Blogger and gransnetter, Christine Human, describes getting a new puppy - and the sleepless nights and extra work that go with them - at sixty-three years old... At what age would you say 'no' to new pets?
The last time we had a puppy I was eleven years younger. I am now sixty-three, my husband, Shed Man, seventy and suffering with mild MS. The list for and against having another dog was long and complicated, sprinkled with revisions but in the end it came down to the empty space in our hearts where a dog should be. It’s like having a toddler around; it's turned our lives upside down.
This is the story of a day in the life of our Border Collie, (fourteen weeks). Rosie started the day by grabbing the elastic cord of my anorak which, when pulled, is designed to gather the hem in. On this occasion, with plastic tag firmly grasped in her razor sharp baby teeth, she ran outside to escape the consequences.
I spoke sternly, "Rosie drop" and to be fair she did. The cord, now with the tension usually associated with firing a catapult, was launched back at me, flicking me across the upper thigh, the sound reminiscent of a headmasters cane on a youngster's bottom smarting like a bee sting.
It's like having a toddler around; it's turned our lives upside down.
We go to weekly puppy classes together, and Rosie is reminded that we are top dog, and eat first. Breakfast, formerly a leisurely affair, is now reminiscent of a fast food chain prior to a cup final. We gobble cereal, slurp coffee and have taken toast off the menu. We watch the oven gloves being deftly flicked off the cooker oven handle, admiring her dexterity, and take note of the directions of travel for later recovery. We relax as she settles down under the table after ignoring her requests for attention which involve jumping on laps and licking ears as enthusiastically as a surgeon scrubbing up pre-op.
Shed Man rises with shoes like flip-flops while Rosie sits innocently, a long droopy moustache of shoelaces making her look like the baddie in an old Kung Fu film.
The recycling is deftly spread around the patio, the clanging of tins, the puncturing of plastic bottles, and the enthusiastic sorting of wine bottles sound like an orchestra tuning up the percussion section. Pots of pansies bravely survive replanting, (four times this week). And the cat sits motionless on the shed roof with narrowed eyes flexing its sharpened claws, ready to strike.
I wear a gadget to measure my footsteps and the 10K that I found so hard to reach prior to having Rosie now transmits gold medals to my iPhone for doubling my target.
In the evenings we turn off the TV and yawn loudly. Rosie knows it is bedtime and after a final run around the garden chasing shadows she pops into bed, sighs and settles straight down. And then we sneak back into the sitting room and pour ourselves a glass of wine...
Rosie has thrown down the gauntlet and we are rising to the challenge.

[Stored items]
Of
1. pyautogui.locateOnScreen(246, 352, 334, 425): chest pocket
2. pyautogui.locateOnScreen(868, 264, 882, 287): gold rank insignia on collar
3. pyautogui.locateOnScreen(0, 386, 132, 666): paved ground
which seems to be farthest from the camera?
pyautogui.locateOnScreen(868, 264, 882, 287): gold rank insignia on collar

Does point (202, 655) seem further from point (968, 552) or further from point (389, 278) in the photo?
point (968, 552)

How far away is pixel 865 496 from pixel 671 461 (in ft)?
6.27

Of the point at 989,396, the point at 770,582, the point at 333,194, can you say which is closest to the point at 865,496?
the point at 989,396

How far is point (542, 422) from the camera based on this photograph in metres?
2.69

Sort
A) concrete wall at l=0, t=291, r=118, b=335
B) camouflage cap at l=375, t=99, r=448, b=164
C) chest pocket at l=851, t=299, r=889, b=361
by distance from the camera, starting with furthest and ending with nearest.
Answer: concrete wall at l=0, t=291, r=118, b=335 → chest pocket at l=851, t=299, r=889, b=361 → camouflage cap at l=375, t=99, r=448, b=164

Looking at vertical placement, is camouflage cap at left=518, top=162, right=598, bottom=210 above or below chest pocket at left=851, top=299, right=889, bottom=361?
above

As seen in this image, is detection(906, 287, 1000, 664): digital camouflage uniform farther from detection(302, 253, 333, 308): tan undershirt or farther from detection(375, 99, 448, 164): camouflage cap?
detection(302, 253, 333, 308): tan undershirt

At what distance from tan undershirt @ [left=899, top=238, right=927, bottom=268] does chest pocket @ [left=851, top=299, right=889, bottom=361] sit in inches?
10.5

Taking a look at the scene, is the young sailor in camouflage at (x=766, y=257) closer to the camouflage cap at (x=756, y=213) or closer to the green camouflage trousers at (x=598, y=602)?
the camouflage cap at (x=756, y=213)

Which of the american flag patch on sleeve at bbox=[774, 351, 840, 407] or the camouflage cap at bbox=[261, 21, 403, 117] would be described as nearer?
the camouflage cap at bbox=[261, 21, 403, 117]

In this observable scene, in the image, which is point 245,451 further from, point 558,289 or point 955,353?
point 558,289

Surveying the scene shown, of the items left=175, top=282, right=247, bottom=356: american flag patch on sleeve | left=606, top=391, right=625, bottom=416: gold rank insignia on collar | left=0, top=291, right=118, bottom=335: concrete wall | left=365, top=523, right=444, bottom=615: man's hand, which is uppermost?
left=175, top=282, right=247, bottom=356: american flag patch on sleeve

## TASK STATEMENT:
Can you reproduce the piece about the new puppy word for word, from "We go to weekly" to "Kung Fu film."?

## RESULT FOR THIS EXERCISE:
We go to weekly puppy classes together, and Rosie is reminded that we are top dog, and eat first. Breakfast, formerly a leisurely affair, is now reminiscent of a fast food chain prior to a cup final. We gobble cereal, slurp coffee and have taken toast off the menu. We watch the oven gloves being deftly flicked off the cooker oven handle, admiring her dexterity, and take note of the directions of travel for later recovery. We relax as she settles down under the table after ignoring her requests for attention which involve jumping on laps and licking ears as enthusiastically as a surgeon scrubbing up pre-op.
Shed Man rises with shoes like flip-flops while Rosie sits innocently, a long droopy moustache of shoelaces making her look like the baddie in an old Kung Fu film.